FONTENOY

La troisième nuit des gilets jaunes

«On s’est dit qu’il n’y avait pas grand-chose dans le Tournaisis. Alors on s’est installé ici à Fontenoy.» De façon parfaitement pacifique.

À peine descend-on de l’autoroute à Gaurain-Fontenoy qu’on voit le feu juste avant le rond-point de la sucrerie. Une quinzaine de gilets jaunes bravent le froid et l’humidité pour entretenir la flamme. Il y a là René, Giovanni, Alisson, Mélanie, Ophélie, Axel, Isabelle, Dany, Fred, Ludo, Thomas et quelques autres…

Pourquoi sont-ils là? Parce qu’il faut que quelqu’un y soit. Pour rappeler ce que tout le monde sait, mais se dépêche d’oublier. La vie est dure, très dure pour beaucoup trop de citoyens. «Ecoutez, des gens qui travaillent et qui doivent se serrer la ceinture, vous trouvez ça normal? Le 20 du mois, il faut regarder au moindre euro. On en est là. Alors faut pas demander quand on n’a pas de boulot!» Dans le groupe de Fontenoy, ils sont plusieurs dans le cas…

Une vigie dans la nuit

Certains leur disent que ce n’est pas un feu de palettes aux abords d’un rond-point à Fontenoy qui changera quelque chose. Non peut-être, mais ils sont là comme une vigie. Ils interpellent nos (mauvaises) consciences.

LIGNES FOURNIES

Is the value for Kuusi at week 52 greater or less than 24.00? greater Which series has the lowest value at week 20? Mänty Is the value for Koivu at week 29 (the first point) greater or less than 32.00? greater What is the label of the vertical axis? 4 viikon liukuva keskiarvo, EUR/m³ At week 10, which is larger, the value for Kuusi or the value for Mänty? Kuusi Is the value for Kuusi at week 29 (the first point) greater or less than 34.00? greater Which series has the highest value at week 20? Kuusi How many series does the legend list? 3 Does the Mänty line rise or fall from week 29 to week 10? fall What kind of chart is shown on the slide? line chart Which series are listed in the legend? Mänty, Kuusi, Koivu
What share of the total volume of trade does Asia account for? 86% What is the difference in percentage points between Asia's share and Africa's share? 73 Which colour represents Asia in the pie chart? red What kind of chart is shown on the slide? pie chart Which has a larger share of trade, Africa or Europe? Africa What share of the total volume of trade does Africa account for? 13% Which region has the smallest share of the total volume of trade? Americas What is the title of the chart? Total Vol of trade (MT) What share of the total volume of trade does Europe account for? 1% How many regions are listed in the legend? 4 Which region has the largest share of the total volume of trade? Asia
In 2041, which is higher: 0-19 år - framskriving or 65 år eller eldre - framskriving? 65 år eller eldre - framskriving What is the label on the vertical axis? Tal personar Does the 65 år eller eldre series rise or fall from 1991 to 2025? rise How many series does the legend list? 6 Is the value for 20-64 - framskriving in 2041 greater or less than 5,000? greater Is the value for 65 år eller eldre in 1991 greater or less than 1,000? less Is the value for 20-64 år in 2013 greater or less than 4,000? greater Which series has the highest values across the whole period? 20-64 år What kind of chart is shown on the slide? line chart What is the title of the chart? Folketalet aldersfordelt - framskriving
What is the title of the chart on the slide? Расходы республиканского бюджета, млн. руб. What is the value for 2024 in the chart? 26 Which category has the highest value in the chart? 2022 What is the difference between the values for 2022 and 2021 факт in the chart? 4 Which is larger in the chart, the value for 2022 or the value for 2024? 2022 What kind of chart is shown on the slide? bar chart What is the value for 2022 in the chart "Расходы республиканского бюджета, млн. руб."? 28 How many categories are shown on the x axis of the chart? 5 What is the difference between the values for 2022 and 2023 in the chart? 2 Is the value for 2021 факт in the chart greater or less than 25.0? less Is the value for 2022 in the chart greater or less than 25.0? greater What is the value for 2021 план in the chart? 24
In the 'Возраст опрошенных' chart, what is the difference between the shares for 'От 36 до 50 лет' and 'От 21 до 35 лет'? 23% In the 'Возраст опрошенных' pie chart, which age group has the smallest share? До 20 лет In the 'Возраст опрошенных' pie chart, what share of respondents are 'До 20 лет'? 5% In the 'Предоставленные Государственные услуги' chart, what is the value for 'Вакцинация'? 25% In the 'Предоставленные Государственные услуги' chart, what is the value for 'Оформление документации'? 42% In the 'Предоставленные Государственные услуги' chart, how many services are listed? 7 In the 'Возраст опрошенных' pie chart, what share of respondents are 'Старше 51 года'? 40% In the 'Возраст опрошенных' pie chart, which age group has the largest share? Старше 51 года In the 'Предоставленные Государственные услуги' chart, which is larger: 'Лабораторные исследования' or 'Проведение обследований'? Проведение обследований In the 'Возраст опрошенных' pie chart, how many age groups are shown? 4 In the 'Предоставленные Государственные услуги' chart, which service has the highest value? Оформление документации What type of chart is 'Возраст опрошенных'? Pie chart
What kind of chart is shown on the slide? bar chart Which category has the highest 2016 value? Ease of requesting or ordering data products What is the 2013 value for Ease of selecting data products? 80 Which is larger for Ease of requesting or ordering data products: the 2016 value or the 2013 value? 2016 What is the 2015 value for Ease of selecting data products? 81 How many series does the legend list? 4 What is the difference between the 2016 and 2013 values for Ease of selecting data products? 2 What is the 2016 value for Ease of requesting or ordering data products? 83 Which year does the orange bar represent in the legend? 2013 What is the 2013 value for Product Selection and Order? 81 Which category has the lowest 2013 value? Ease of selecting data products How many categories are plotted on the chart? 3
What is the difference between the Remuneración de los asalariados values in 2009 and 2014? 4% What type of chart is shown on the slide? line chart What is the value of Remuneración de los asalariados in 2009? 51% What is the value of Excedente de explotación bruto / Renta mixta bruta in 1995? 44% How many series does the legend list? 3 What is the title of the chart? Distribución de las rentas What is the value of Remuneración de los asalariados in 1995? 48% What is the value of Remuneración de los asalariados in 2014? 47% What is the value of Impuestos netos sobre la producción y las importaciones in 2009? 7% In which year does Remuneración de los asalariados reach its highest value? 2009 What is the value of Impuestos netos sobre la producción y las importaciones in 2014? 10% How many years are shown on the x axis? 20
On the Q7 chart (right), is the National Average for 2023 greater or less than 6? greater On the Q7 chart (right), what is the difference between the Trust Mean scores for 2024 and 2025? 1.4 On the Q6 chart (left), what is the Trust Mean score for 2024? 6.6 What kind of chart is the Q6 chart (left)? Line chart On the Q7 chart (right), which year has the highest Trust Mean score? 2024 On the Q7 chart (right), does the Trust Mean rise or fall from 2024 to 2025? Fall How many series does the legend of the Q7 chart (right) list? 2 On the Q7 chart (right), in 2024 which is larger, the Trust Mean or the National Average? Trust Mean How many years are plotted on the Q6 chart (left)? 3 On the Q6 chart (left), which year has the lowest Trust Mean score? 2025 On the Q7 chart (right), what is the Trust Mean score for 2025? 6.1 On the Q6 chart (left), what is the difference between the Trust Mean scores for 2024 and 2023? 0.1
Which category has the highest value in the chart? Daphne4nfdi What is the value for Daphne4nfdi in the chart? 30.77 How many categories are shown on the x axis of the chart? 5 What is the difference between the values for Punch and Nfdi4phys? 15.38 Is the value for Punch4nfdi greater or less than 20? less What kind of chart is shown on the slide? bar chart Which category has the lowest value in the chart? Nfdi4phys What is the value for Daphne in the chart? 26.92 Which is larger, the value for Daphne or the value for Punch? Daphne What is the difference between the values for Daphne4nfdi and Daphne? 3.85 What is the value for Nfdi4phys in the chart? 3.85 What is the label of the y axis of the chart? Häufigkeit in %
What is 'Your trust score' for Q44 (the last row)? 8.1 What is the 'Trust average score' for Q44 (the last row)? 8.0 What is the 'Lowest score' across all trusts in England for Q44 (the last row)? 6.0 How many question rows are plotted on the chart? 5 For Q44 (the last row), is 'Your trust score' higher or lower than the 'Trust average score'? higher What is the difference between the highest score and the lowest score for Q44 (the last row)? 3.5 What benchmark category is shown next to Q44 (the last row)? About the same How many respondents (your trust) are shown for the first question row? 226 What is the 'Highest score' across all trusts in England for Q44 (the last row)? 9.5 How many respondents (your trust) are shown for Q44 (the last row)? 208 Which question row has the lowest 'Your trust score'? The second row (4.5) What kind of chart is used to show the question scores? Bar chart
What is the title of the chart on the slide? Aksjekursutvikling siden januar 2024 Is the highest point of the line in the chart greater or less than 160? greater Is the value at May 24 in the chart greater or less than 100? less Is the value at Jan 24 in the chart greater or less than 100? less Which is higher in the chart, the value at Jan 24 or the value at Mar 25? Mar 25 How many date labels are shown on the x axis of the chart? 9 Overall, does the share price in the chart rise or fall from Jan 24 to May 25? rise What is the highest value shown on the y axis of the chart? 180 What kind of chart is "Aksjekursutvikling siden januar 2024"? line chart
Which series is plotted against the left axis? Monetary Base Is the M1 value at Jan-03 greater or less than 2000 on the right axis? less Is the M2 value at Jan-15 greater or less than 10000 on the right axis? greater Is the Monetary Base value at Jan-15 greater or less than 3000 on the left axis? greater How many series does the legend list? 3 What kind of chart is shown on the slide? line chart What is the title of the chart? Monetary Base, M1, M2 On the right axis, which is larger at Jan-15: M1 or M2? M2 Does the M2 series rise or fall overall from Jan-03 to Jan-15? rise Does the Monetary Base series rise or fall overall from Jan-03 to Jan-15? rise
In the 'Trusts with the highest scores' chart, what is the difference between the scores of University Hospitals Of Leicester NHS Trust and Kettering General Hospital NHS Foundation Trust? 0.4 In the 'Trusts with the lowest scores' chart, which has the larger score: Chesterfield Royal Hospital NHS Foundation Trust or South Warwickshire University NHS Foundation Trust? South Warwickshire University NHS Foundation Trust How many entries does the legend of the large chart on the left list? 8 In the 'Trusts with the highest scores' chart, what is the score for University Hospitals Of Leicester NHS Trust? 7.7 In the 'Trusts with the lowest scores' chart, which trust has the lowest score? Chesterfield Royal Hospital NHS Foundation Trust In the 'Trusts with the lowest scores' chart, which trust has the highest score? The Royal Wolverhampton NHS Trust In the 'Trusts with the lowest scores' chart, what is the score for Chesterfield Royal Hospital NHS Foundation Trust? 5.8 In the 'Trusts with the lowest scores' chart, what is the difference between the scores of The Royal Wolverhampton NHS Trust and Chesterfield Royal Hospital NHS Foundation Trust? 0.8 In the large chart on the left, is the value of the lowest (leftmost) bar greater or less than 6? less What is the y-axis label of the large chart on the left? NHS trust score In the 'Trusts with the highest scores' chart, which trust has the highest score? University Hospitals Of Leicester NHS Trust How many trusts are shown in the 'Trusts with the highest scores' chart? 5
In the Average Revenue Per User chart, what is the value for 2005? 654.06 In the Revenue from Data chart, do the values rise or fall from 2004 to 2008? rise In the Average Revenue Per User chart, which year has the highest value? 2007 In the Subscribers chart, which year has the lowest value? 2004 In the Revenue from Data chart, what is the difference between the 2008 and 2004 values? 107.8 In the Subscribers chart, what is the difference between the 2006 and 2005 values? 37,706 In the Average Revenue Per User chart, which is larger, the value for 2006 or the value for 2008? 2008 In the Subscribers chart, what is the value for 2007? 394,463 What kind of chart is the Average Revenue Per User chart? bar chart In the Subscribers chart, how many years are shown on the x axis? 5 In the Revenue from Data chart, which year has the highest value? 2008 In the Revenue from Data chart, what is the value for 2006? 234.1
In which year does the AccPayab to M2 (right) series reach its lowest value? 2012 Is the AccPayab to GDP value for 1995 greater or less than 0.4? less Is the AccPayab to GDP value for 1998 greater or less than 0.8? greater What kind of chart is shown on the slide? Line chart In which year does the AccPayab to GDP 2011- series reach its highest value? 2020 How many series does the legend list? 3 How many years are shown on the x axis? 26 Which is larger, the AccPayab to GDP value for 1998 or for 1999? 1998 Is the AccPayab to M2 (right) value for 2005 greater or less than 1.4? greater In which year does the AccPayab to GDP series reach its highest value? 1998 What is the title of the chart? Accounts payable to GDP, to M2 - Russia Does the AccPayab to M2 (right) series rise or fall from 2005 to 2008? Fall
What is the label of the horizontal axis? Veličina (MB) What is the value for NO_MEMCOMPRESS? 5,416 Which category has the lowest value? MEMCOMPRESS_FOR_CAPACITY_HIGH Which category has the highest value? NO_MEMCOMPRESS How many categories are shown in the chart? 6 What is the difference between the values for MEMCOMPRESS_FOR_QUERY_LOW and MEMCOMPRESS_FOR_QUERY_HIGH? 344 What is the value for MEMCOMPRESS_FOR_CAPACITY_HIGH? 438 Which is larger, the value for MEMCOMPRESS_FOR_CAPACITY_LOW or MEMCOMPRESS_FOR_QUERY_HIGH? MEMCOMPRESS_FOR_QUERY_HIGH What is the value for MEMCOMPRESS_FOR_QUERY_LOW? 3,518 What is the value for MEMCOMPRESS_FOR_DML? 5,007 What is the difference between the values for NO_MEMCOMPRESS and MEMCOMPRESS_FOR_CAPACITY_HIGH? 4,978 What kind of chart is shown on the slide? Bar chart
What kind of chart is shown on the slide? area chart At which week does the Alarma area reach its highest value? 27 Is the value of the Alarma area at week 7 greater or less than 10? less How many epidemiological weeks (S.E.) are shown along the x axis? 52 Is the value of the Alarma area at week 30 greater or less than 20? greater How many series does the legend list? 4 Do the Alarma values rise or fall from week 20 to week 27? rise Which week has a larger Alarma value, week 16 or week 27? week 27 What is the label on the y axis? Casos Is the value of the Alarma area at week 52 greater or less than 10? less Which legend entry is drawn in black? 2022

OBJECTIF VISÉ
Pouvez-vous recopier à l'identique le passage de l'article sur les gilets jaunes de Fontenoy qui commence aux mots «La troisième nuit» et s'arrête après «façon parfaitement pacifique.» ?

ZONE DE RÉPONSE
La troisième nuit des gilets jaunes

«On s’est dit qu’il n’y avait pas grand-chose dans le Tournaisis. Alors on s’est installé ici à Fontenoy.» De façon parfaitement pacifique.